Segundo o presidente da ARP, a expectativa é de fazer uma feira equilibrada, com tempo bom e casa cheia. Ele menciona a dificuldade na venda de espaços, seja pela economia retraída e pela falta de percepção de parte do mercado empresarial, que não enxerga a Expofeira como um espaço para vender a sua marca. “Medem o resultado direto, imediato e a nossa é uma feira de conceitos, com foco educacional e de integração urbano-rural”, disse.

A perspectiva dos organizadores é realizar um evento que surpreenda positivamente. “Eu sou otimista e, apesar de todo o cenário, vamos ter uma feira e um parque muito povoado, com muita visitação, as pessoas estão carentes de se encontrar e precisam de um ponto de encontro”, previu.
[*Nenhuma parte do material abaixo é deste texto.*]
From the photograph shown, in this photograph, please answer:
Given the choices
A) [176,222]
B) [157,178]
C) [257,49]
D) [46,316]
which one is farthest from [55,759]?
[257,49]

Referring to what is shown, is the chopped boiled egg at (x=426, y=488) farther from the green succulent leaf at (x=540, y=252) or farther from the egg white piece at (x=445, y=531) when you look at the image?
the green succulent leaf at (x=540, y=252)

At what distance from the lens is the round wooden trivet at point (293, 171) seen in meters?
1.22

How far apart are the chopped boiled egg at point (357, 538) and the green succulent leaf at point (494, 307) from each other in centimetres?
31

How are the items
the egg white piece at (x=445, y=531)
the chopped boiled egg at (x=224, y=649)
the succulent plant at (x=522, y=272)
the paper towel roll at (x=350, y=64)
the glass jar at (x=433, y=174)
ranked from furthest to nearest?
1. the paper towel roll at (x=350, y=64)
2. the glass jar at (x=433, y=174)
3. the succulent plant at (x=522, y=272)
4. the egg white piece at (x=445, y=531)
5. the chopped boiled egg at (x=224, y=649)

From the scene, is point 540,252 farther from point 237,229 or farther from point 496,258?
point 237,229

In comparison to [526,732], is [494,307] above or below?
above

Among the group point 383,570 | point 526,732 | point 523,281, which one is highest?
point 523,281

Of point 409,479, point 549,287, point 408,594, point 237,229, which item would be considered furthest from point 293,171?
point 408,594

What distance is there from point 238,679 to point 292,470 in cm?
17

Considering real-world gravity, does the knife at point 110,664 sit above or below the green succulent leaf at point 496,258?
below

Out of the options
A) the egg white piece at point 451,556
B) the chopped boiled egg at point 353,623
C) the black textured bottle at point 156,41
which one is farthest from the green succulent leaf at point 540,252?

O futuro da Associação Rural

Passada a Expofeira, o grupo começa a preparar o plano sucessório e o planejamento estratégico. Kessler aponta que a diretoria tem três vice-presidentes e as conversas apontam para uma transição serena com o reagrupamento de um time forte, que pode se renovar para o ano que vem, pois tiveram o cuidado de completar todos os cargos que o atual estatuto prevê. O seu retorno à presidência se deu por período temporário de um ano, que se encerra em 30 de março de 2026.

Alguns números da Expofeira 2024

Sob a batuta do ex-presidente Augusto Rassier, a 98ª Expofeira Pelotas obteve um faturamento de R$ 5,18 milhões na venda de animais com a realização de nove remates ao longo do evento. Nos sete dias da feira, o clima apresentou variações, com três dias de chuva, e culminando com um fim de semana de sol e temperaturas agradáveis. Segundo os organizadores, passaram pelo evento em torno de 130 mil pessoas.

No Pavilhão da Agricultura Familiar, um dos mais visitados do evento, as vendas fecharam em R$ 115 mil, com a participação de 31 empreendimentos. Com menor número de expositores em relação ao ano anterior, a venda individual por banca foi considerada muito próxima aos negócios realizados de um ano para outro. O evento recebeu 282 animais entre bovinos de corte e de leite, ovinos e equinos.

Entre os destaques da edição, a Fazendinha e a Escolinha do Agro, que receberam 1,8 mil crianças, nos sete dias de feira, a maioria estudantes das escolas municipais de Pelotas e municípios vizinhos. A feira também teve a marca da inovação com o lançamento da primeira Inteligência Artificial Tridimensional do agronegócio brasileiro, a Terra Campos. Desenvolvida não apenas para dar informações sobre o evento, mas também para desmistificar tabus sobre o agro e responder dúvidas sobre o setor, que ao longo da semana interagiu com o público.